▶ [Work to complete] Among the entries below, retype exactly the lines starting with the one with "Lorri Whiteman is" and going on through the one with "J-Line - Karaf Hals Glas Rood - 14x14x42cm", but not the pictures.

▶ [Given records]
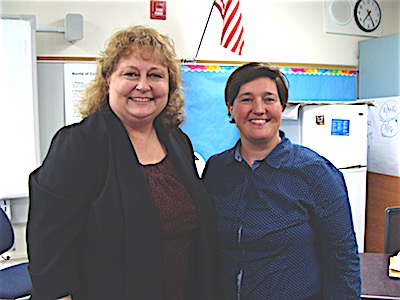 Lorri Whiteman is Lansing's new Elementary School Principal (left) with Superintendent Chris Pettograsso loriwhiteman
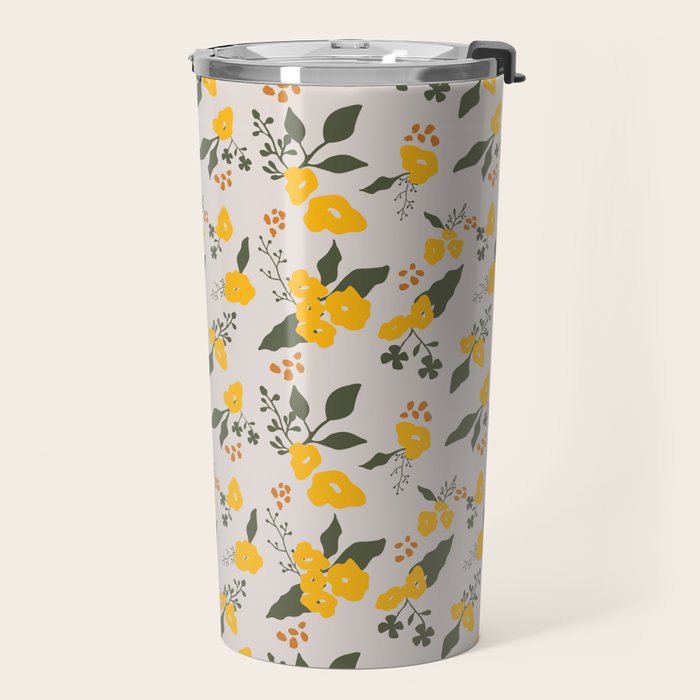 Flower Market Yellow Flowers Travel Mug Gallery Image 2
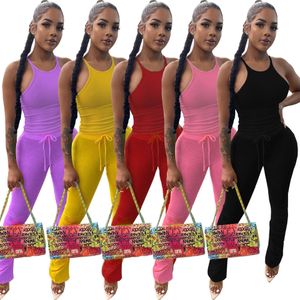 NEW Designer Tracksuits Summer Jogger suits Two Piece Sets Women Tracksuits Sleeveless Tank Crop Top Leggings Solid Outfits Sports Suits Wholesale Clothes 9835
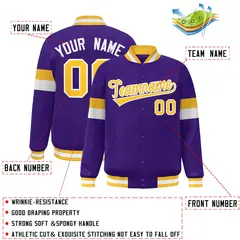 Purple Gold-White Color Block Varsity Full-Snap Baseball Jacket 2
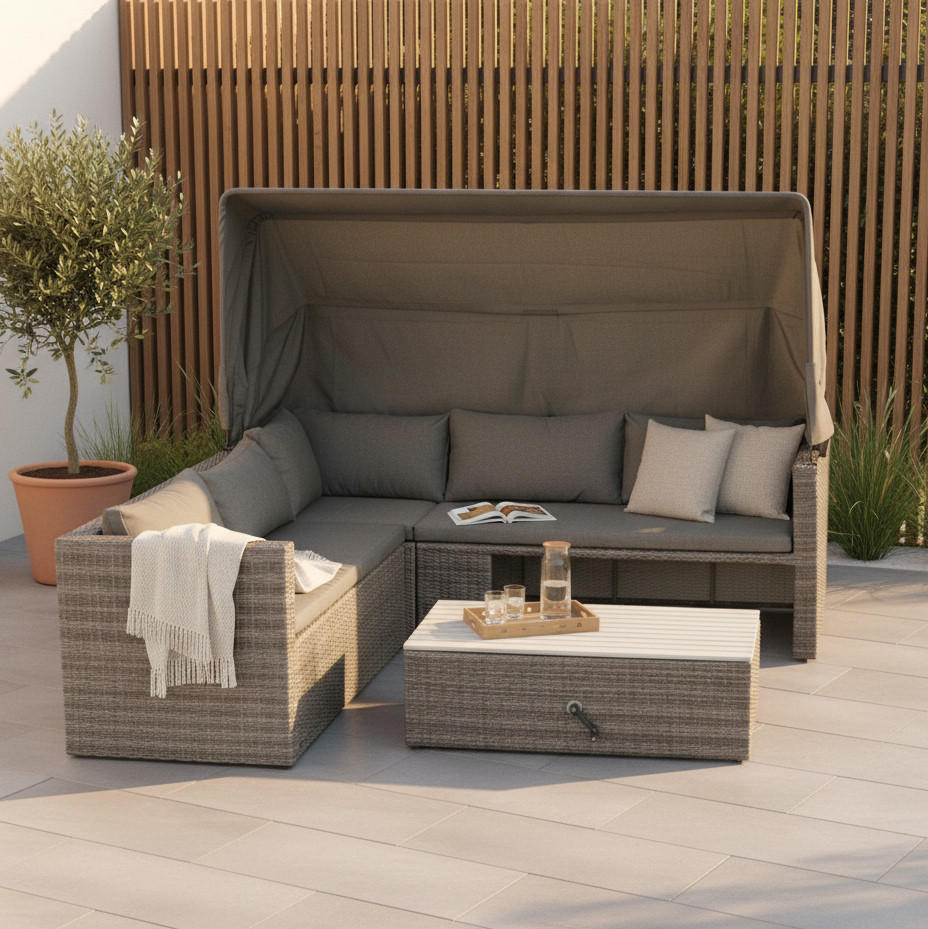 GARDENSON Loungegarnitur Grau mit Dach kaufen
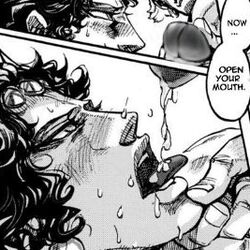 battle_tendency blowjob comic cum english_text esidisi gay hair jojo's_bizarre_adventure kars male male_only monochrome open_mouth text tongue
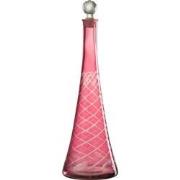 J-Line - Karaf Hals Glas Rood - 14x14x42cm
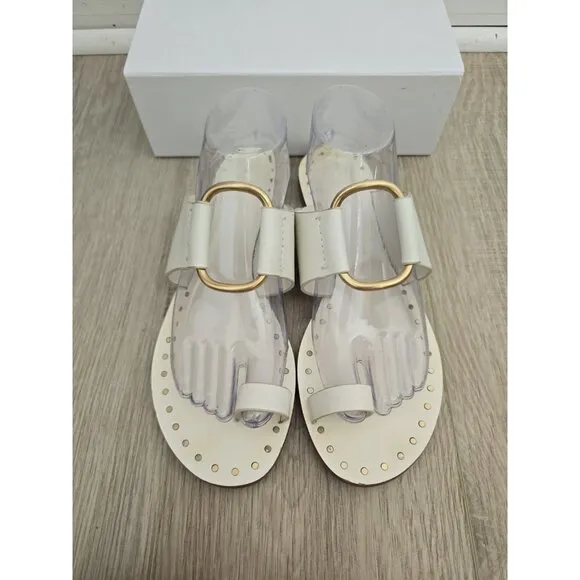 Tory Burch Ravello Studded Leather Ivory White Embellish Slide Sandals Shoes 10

* * *

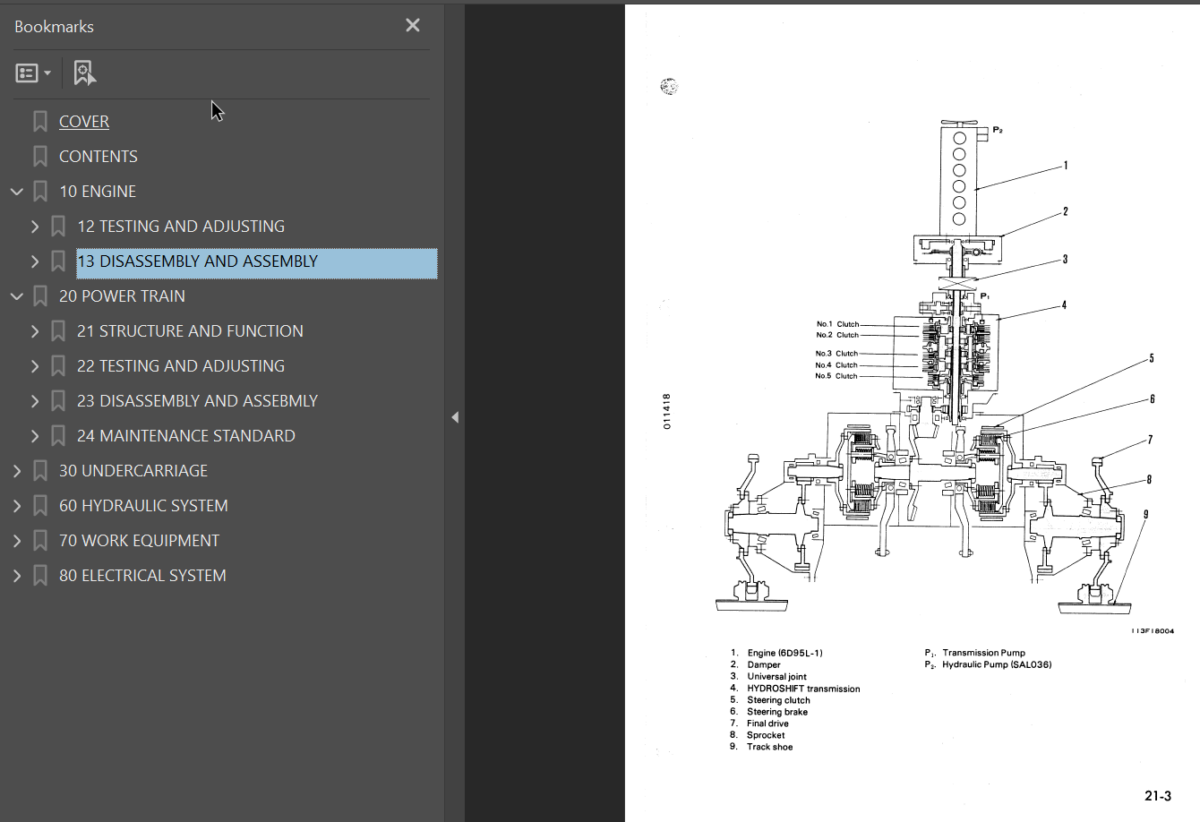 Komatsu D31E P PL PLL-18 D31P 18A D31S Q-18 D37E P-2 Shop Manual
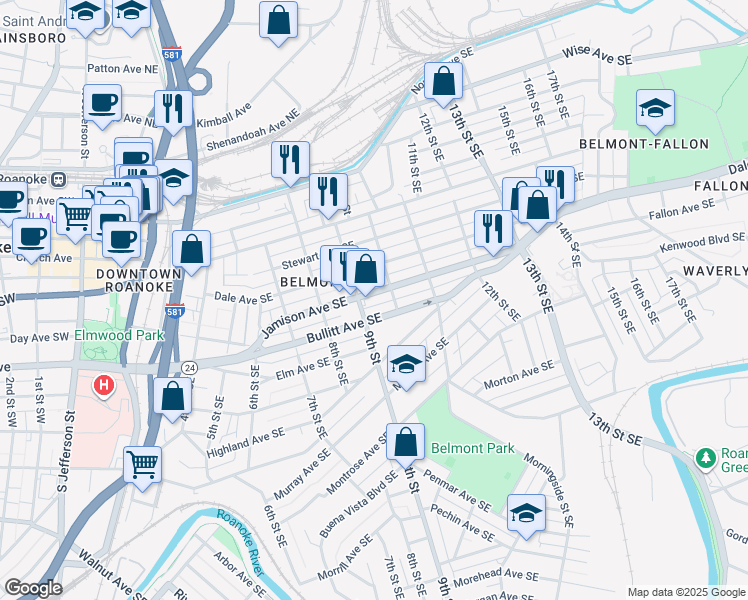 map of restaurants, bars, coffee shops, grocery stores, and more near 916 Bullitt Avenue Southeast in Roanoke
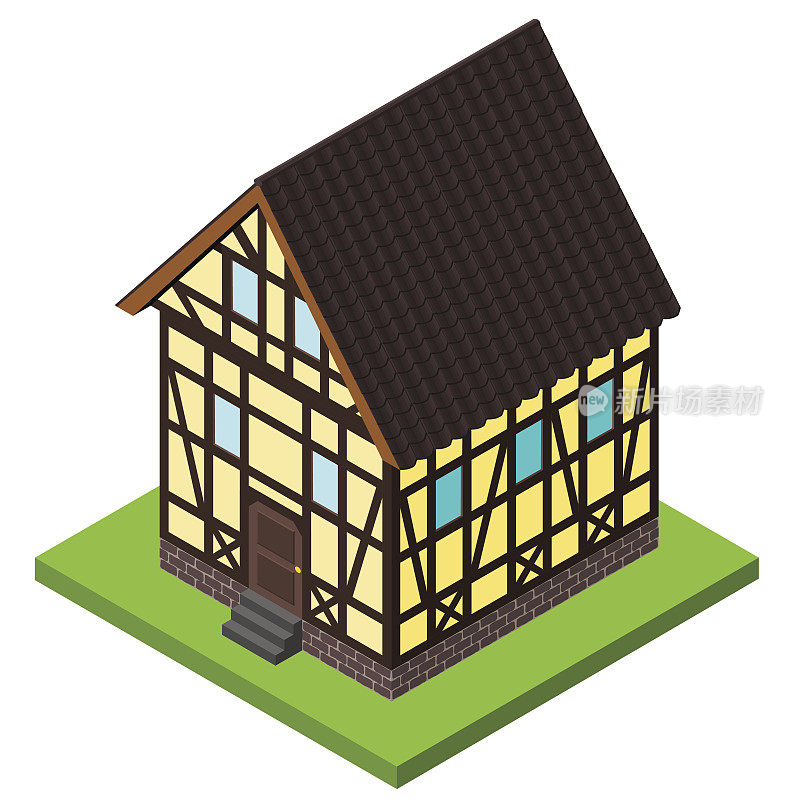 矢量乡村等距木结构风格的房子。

▶ [Answer to this task]
 Lorri Whiteman is Lansing's new Elementary School Principal (left) with Superintendent Chris Pettograsso loriwhiteman
 Flower Market Yellow Flowers Travel Mug Gallery Image 2
 NEW Designer Tracksuits Summer Jogger suits Two Piece Sets Women Tracksuits Sleeveless Tank Crop Top Leggings Solid Outfits Sports Suits Wholesale Clothes 9835
 Purple Gold-White Color Block Varsity Full-Snap Baseball Jacket 2
 GARDENSON Loungegarnitur Grau mit Dach kaufen
 battle_tendency blowjob comic cum english_text esidisi gay hair jojo's_bizarre_adventure kars male male_only monochrome open_mouth text tongue
 J-Line - Karaf Hals Glas Rood - 14x14x42cm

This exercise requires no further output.